- Assignment A:
Answer these questions from the article on the role of data in AI and machine learning for finance and banking, one answer per line:
(i) What have finance and banking traditionally relied on to guide decision-making?
(ii) What alternate data can machine learning algorithms analyze in credit scoring?
(iii) What two anomalies are given as examples in the fraud detection section?
- Assignment B:
Carry on the article about data in AI and machine learning for finance and banking from its last sentence.
[Passage provided — start]
Artificial INtelligence and MAchine LEarning 101 foR professionals IN FINANCIAL AND BANKING SERVICES (PART 4 of 10)
Role of Data in Artificial Intelligence and Machine Learning (For Finance and BAnking)
Introduction
In our previous piece, we delved into the transformative power of AI in automating the credit underwriting process.
How AI Automates Credit Underwriting and Decisioning Processes in Banks
Before that, we explored the foundational principles of Artificial Intelligence and Machine Learning.
Core Concepts of AI & ML for Professionals in Financial and Banking Services
A common theme echoed throughout our series is the crucial role of data in AI and ML. This article aims to further dive into the significance of data within AI applications for financial services. Let’s get started.
Data-Driven Decision Making
Traditionally, finance and banking industries have relied on statistical tools and data visualization techniques to guide their decision-making processes. These methods have provided a solid foundation for understanding trends, patterns, and potential risks.
However, the advent of machine learning algorithms has significantly enhanced the capability to analyze and leverage data, offering deeper insights and more accurate predictions.
Let’s explore how banking and finance data use data in decision-making and how Machine Learning comes into the picture,
Examples of Data-Driven Decision Making from the Banking and Finance Domain
- Credit Scoring and Risk Management: Banks use data from credit reports, transaction histories, and other financial behaviors to assess the creditworthiness of individuals or businesses applying for loans. This approach minimizes the risk of bad debt for the bank while ensuring loans are offered to customers who are most likely to repay them. Machine learning algorithms in risk management use the data from credit reports, transactions, financial behavior, and demography of applicants to predict the likelihood of default, enabling banks to make better lending decisions. The advantage of Machine Learning algorithms is that they can even analyze alternate data like social media interaction, utility bill payments, and educational background to correlate it to the likelihood of default. This way banks can serve a bigger market.
- Fraud Detection: Financial institutions analyze transaction data to identify patterns indicative of fraudulent activities. Machine learning algorithms can monitor banking transactions in real-time and detect anomalies that deviate from a customer’s usual behavior, such as unusually large transfers or transactions in a foreign country. Immediate detection of fraud reduces financial losses for both the bank and its customers and enhances trust in the bank’s security measures. Machine learning algorithms continuously update themselves by learning from new fraud patterns, ensuring they remain effective in detecting fraudulent activities.
[Passage provided — finish]
[Information provided — start]
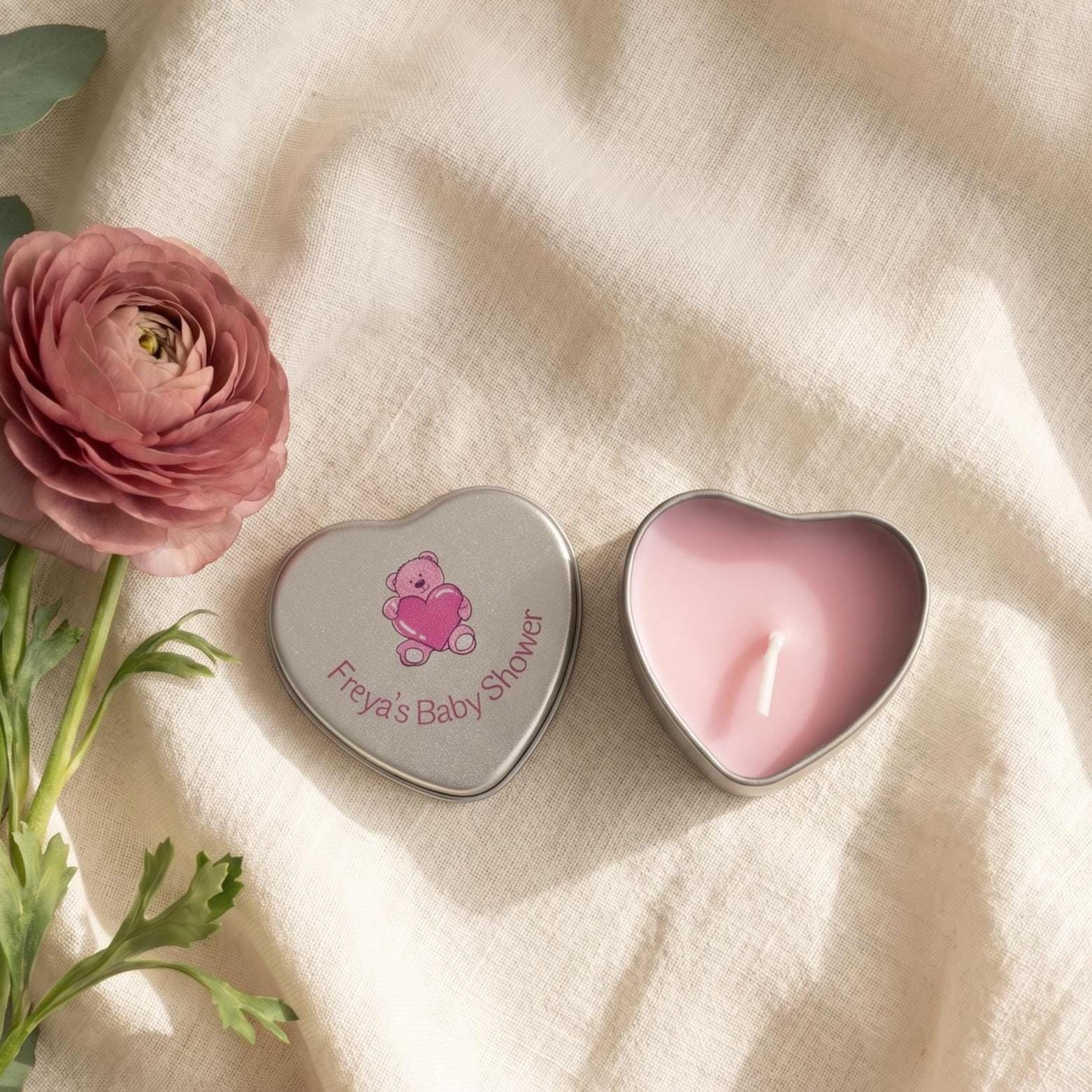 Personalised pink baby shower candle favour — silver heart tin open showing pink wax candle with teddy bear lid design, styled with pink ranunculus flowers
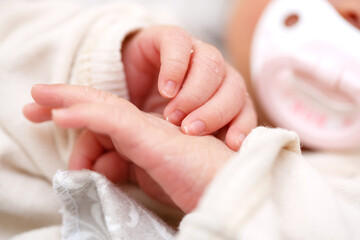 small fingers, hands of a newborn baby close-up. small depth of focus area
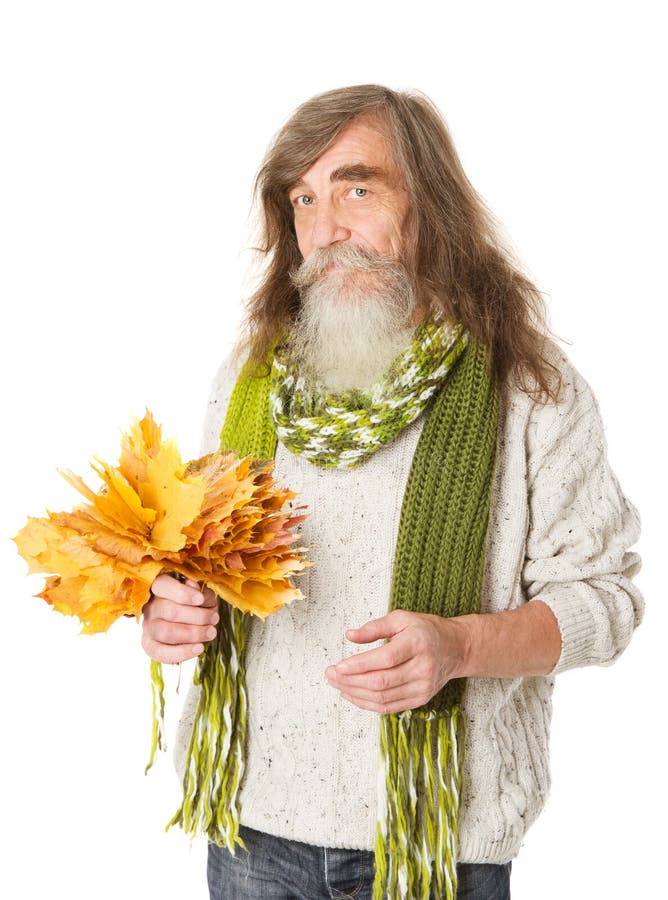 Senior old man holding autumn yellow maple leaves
[Information provided — finish]
- Answer A:
(i) Statistical tools and data visualization techniques.
(ii) Social media interaction, utility bill payments, and educational background.
(iii) Unusually large transfers and transactions in a foreign country.

- Answer B:
- Personalized Banking Services: Banks utilize customer data including transaction history, account balances, and interaction data to offer personalized financial products and advice. Machine learning models can use this data to identify customer needs and predict future financial behavior. This helps banks give out offers and advice that are highly personalized to customer’s financial goals and needs. The strength of machine learning algorithms lies in their ability to be trained on the latest banking product data, enabling them to offer these products immediately.
- Algorithmic Trading: Data-driven algorithms analyze market data to make fast trading decisions. These algorithms can detect trends and patterns in market prices, volumes, and historical data to execute trades at optimal times. This enhances the ability to profit from market movements and reduces the impact of human emotion on trading decisions, leading to potentially higher returns.
- Portfolio Management: Wealth managers and investment firms use data on market trends, economic indicators, and individual asset performance to manage investment portfolios. Data-driven models can suggest the optimal asset allocation to maximize returns while minimizing risk. They can generate tailored investment strategies that align with client’s risk tolerance and financial goals, improving investment outcomes.
- Regulatory Compliance and Reporting: Financial institutions leverage data analysis to ensure compliance with regulatory requirements. This includes monitoring transactions for signs of money laundering or insider trading and ensuring accurate financial reporting. This reduces the risk of regulatory fines and sanctions, while also protecting the integrity of the financial system.
- Customer Segmentation for Marketing: Banks analyze customer data to segment their customer base into distinct groups based on behavior, preferences, and demographic factors. This segmentation is used for targeted marketing campaigns and product development. This increases the effectiveness of marketing efforts, leading to higher conversion rates and more efficient use of marketing resources.
In traditional systems, data is fed into different analytical formulae to derive complex statistical measures. In these systems, data patterns are derived analytically and programmed into algorithms.
However, machine learning algorithms utilize data differently. They use data to learn patterns from them. Let’s explore how this happens.
How do Machine Learning Algorithms use data?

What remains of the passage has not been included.